[ASSIGNED TASK]: Copy all five lines below word for word, leaving the pictures out of your answer.

***

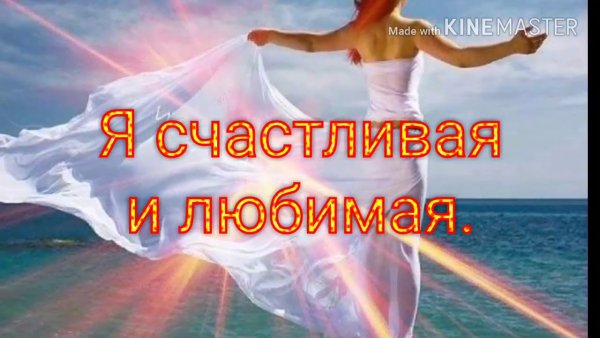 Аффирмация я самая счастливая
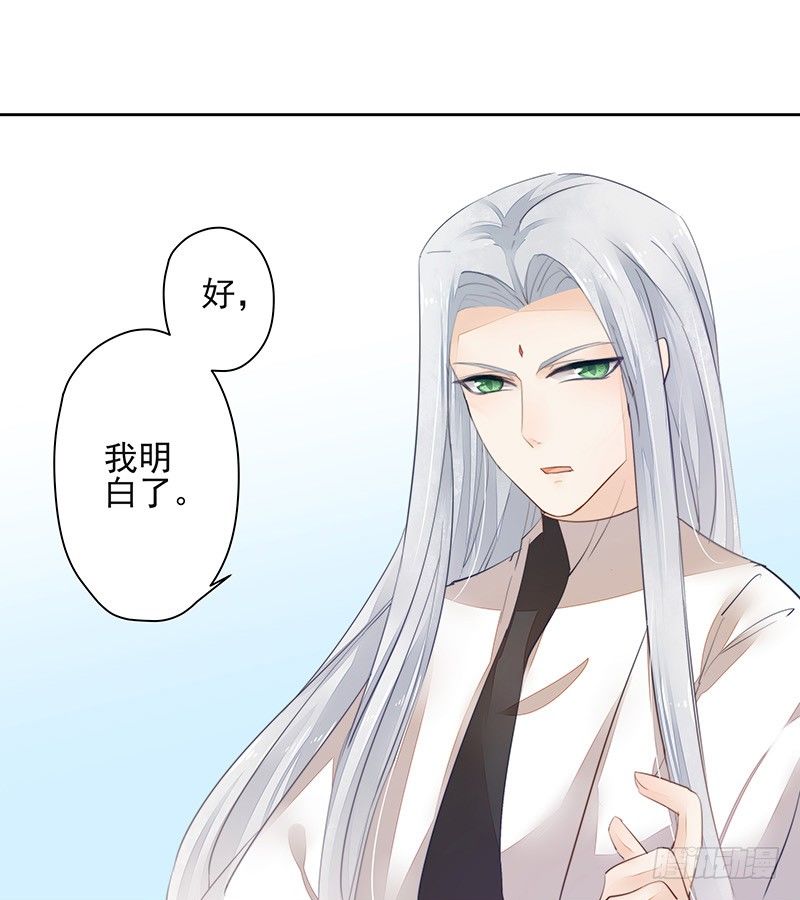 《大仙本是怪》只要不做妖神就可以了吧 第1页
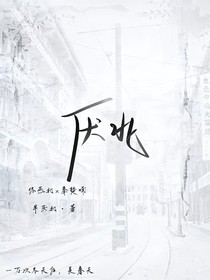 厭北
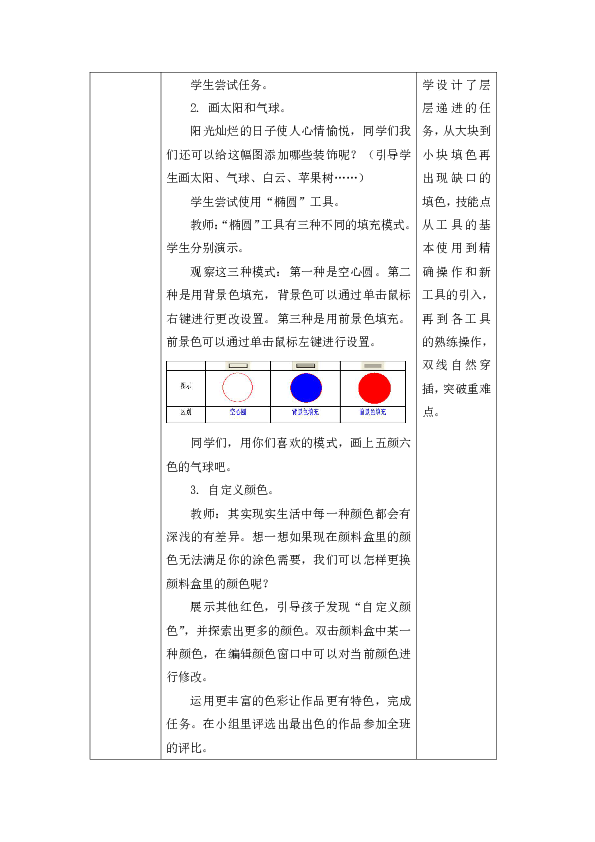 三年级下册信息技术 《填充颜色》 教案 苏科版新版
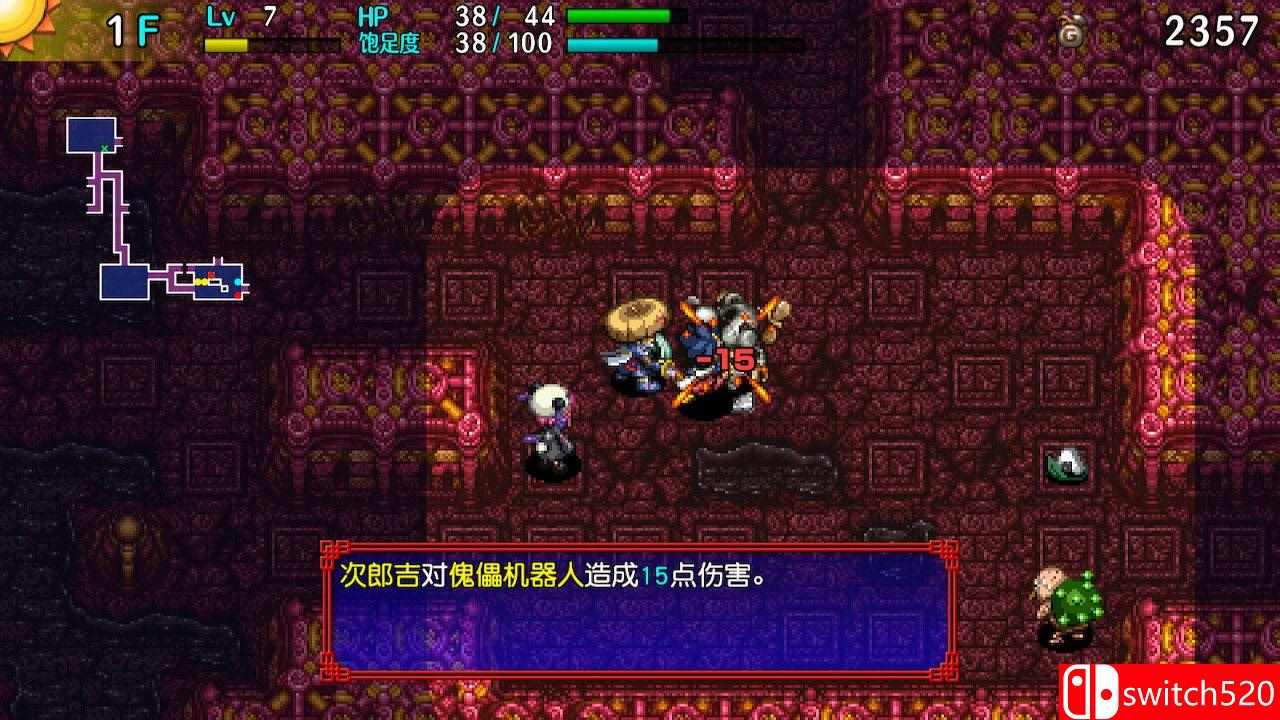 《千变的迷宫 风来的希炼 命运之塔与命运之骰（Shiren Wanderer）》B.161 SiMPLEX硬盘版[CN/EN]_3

***

[RESPONSE TO THE EXERCISE]:
 Аффирмация я самая счастливая
 《大仙本是怪》只要不做妖神就可以了吧 第1页
 厭北
 三年级下册信息技术 《填充颜色》 教案 苏科版新版
 《千变的迷宫 风来的希炼 命运之塔与命运之骰（Shiren Wanderer）》B.161 SiMPLEX硬盘版[CN/EN]_3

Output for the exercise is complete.